# Endlers eating their babies?



## John N. (Dec 11, 2005)

I figure Endlers are too small to eat their own babies. Right?

-John N.


----------



## Capt. (Nov 24, 2004)

I'm not sure why, but they don't eat their own babies. I don't think it's because they are too small. The babies could fit in the females' mouths for sure I think.


----------



## milalic (Aug 26, 2005)

I have not seen them eating their babies, but I do know they fit in females mouth.

Cheers,
Pedro


----------



## JanS (Apr 14, 2004)

I have heard cases of the female eating them, so if you're trying to build a colony, I'd separate them. I'm not sure about the males, since I took all of them out of the tank, but they are smaller, so they may not bother the fry.


----------



## chiahead (Dec 18, 2004)

I have also heard of them eating the babies. I currently have alot of males and females spawning regularly. I cant tell if they eat some of them but I have alot of babies in there. Not too sure what an average birth number is either.


----------



## tecknos11 (Mar 1, 2006)

Hello,

Endlers females will eat some of the babies after giving birth but usually stops after eating a few. The best way to prevent this is to add a little bit of live food to their diets. At least, this is what I have found out from other people. I havn't seen my Endlers eat the babies so I can't say either way. WildType Enlders at least do not pray on their young but I cannot vouch for hybreds.

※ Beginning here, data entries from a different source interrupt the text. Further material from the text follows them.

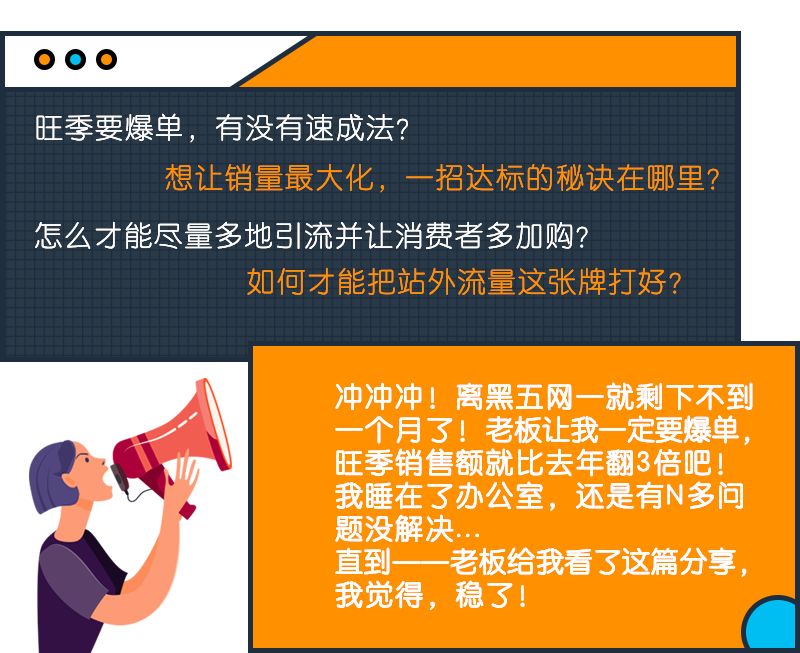 旺季要爆单，有没有速成法？

想让销量最大化，一招达标的秘诀在哪里？

怎么才能尽量多地引流并让消费者多加购？

如何才能把站外流量这张牌打好？

冲冲冲！离黑五网一就剩下不到一个月了！老板让我一定要爆单，旺季销售额就比去年翻3倍吧！我睡在了办公室，还是有N多问题没解决…
直到——老板给我看了这篇分享，我觉得，稳了！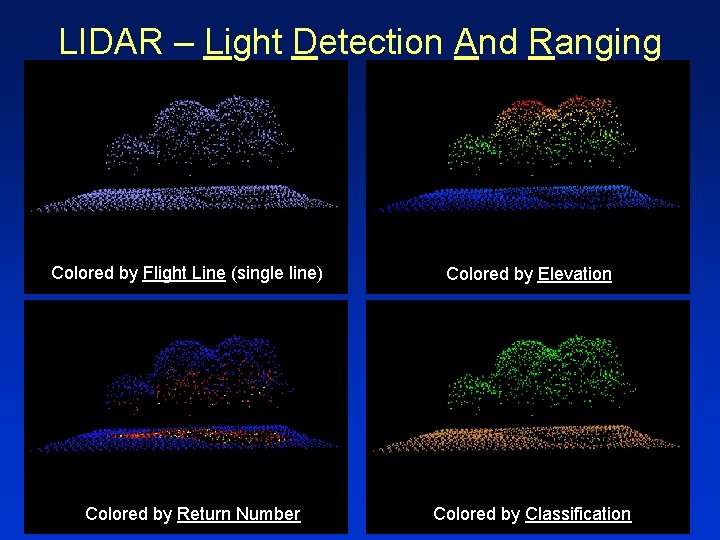 LIDAR – Light Detection And Ranging

Colored by Flight Line (single line)

Colored by Elevation

Colored by Return Number

Colored by Classification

http://www.petfish.net/articles/Livebearers/endlers.php


----------



## JerseyScape (Nov 18, 2005)

I kind of hope that the females do eat some of the babies. Since I bought my Endlers the 30 gallon seems to be a fish factory. When cleaning out my filter the other day, I must have pulled out 10+ that were still alive. Since I had plenty little ones swimming around in the main tank I took a few to my parents' house to feed the angels. Boy, did they love the endlers.

When I was just observing the tank, the females pay no attention to the little ones so I would suspect that none get eaten. The Endlers get fed very well so they have no need to chase live food.


----------